Compiler Design Notes
Compiler design is a complex process of translating a program written in a high-level
programming language into machine code or intermediate code. A compiler performs various
stages of translation, optimization, and error-checking to generate an efficient executable.
1. Introduction to Compiler Design
Definition: A compiler is a program that translates a source code written in a high-level
language into machine code or an intermediate representation. The output is typically
an executable or bytecode.
Purpose of Compiler:
o Translation: Convert high-level code into machine code.
o Optimization: Enhance performance of the program.
o Error Checking: Identify syntax and semantic errors.
2. Phases of a Compiler
A compiler is divided into several phases, each responsible for a specific task.
2.1. Lexical Analysis (Scanner)
Function: Converts the raw source code (sequence of characters) into a sequence of
tokens (meaningful chunks).
Tokens: Basic units of syntax (keywords, identifiers, literals, operators).
Components:
o Lexer: The program that performs lexical analysis.
o Regular Expressions: Used to define token patterns.
o Finite Automata: Helps in implementing lexers (DFA/NFA).
Output: Token stream.
2.2. Syntax Analysis (Parser)
Function: Analyzes the token stream to ensure that the code adheres to the grammar of
the language. It constructs a parse tree (or syntax tree).
Grammar Types: Context-free grammar (CFG) is most commonly used.
Components:
o Parser: A program that performs syntax analysis.
o Parse Tree: A tree structure that represents the syntactic structure of the code.
o Context-Free Grammar: Defines the syntax rules for a language (productions).
Parsing Techniques:
o Top-Down Parsing: Recursive descent parser, LL parser.
o Bottom-Up Parsing: Shift-reduce, LR parser.
2.3. Semantic Analysis
Function: Ensures that the program has a meaningful structure by checking for semantic
errors (e.g., type mismatches, undeclared variables).
Tasks:
o Symbol Table Construction: Stores information about variables, functions, and
objects.
o Type Checking: Verifies that operations are applied to compatible types.
o Scope Checking: Ensures that variables are declared before use and are in the
correct scope.
2.4. Intermediate Code Generation
Function: Translates the source code into an intermediate form, which is easier to
manipulate than machine code and more abstract than source code.
Intermediate Code (IC):
o Three-Address Code (TAC): Each instruction has at most three operands (e.g., x =
y + z).
o Abstract Syntax Tree (AST): Intermediate representation of code that retains the
structure.
o Benefits: Easier optimization, portability across target machines.

**Entries provided**
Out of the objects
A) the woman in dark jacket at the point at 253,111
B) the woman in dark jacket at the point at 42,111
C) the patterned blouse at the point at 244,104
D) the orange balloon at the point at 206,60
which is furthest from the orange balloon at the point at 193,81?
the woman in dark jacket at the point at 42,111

**Tasks and exercises**
a) According to the compiler design notes, which type of grammar is most commonly used in syntax analysis?
b) Reproduce the passage of the compiler design notes starting with "2.1. Lexical Analysis" and going on through "Syntax Analysis (Parser)".
Rely only on the compiler design notes.

**Replies**
a) Context-free grammar (CFG) is most commonly used.

b)
2.1. Lexical Analysis (Scanner)
Function: Converts the raw source code (sequence of characters) into a sequence of
tokens (meaningful chunks).
Tokens: Basic units of syntax (keywords, identifiers, literals, operators).
Components:
o Lexer: The program that performs lexical analysis.
o Regular Expressions: Used to define token patterns.
o Finite Automata: Helps in implementing lexers (DFA/NFA).
Output: Token stream.
2.2. Syntax Analysis (Parser)